> **Quellenauszug**

-*-*-

Eine der größten Herausforderungen, vor denen Unternehmen heutzutage stehen, ist es abzuschätzen, wie gut das eigene Produktportfolio zukünftige Kundenbedürfnisse bedienen und sich an neue Marktgegebenheiten anpassen kann. Um dies zu schaffen, müssen Unternehmen Annahmen über zukünftige Entwicklungen treffen und diese in ihren Produktstrategien berücksichtigen. Dies ist jedoch umso schwieriger, je dynamischer sich der Zielmarkt der Produkte verändert.
Digitalisierung und der Fortschritt der Technik haben zu einer allgemeinen Beschleunigung der Transformationsprozesse über alle Industrie- und Wirtschaftsbereiche hinweg geführt. Das Resultat: Die aktuelle Schnelligkeit, mit der sich Veränderungen vollziehen, macht es schier unmöglich, Zukunftsentwicklungen mit ausreichender Sicherheit zu prognostizieren, was die Zukunftsplanung für Unternehmen erschwert.
Um in einem von Wandel geprägten Geschäftsumfeld zu bestehen, ist es für Unternehmen unumgänglich einen Weg zu finden, ihre Produkte so zu entwickeln, dass sie flexibel auf verschiedene Zukunftsentwicklungen reagieren können. Ein möglicher Ansatz hierfür ist Modularisierung. Ein langlebiger modularer Baukasten ermöglicht es, mehrere Zukunftsentwicklungen in der Produktstrategie einzuplanen und bei Bedarf neue Module hinzuzufügen. Da die Entwicklung, der Verkauf und die Verwaltung von Modulen und Produktvarianten über den Lebenszyklus Ressourcen benötigen, können Unternehmen nicht eine unendliche Anzahl an Modulen haben oder unzählige Zukunftsszenarien in ihrer Produktplanung berücksichtigen.

-*-*-

> **Material erschließen**
1/ Fassen Sie den Absatz des Quellenauszugs, der mit „Um in einem von Wandel geprägten Geschäftsumfeld“ beginnt, als Stichpunktliste zusammen und behalten Sie dabei seine wesentlichen Aussagen bei.
2/ Wozu haben Digitalisierung und technischer Fortschritt laut Quellenauszug geführt?
Die Daten sind eigenständiges Material und gehören nicht zum Quellenauszug.

> **Übungsdaten**

-*-*-

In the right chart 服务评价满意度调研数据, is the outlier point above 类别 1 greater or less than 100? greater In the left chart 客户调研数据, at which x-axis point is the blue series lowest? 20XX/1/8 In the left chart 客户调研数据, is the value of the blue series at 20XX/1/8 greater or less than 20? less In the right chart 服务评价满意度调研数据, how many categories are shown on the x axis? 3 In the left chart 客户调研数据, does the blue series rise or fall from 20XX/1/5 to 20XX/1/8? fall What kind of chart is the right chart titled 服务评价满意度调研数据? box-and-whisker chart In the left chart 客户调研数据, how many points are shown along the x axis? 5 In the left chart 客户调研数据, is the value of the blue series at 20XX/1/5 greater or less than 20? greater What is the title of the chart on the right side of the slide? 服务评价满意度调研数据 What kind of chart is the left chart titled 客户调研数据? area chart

-*-*-

> **Lösungen nach Nummern**
1/
- Unternehmen müssen ihre Produkte so entwickeln, dass diese flexibel auf verschiedene Zukunftsentwicklungen reagieren können.
- Ein möglicher Ansatz dafür ist Modularisierung.
- Ein langlebiger modularer Baukasten erlaubt es, mehrere Zukunftsentwicklungen in der Produktstrategie einzuplanen und bei Bedarf neue Module hinzuzufügen.
- Entwicklung, Verkauf und Verwaltung von Modulen und Produktvarianten benötigen über den Lebenszyklus Ressourcen.
- Deshalb sind die Zahl der Module und die Zahl der berücksichtigten Zukunftsszenarien begrenzt.

2/ Zu einer allgemeinen Beschleunigung der Transformationsprozesse über alle Industrie- und Wirtschaftsbereiche hinweg.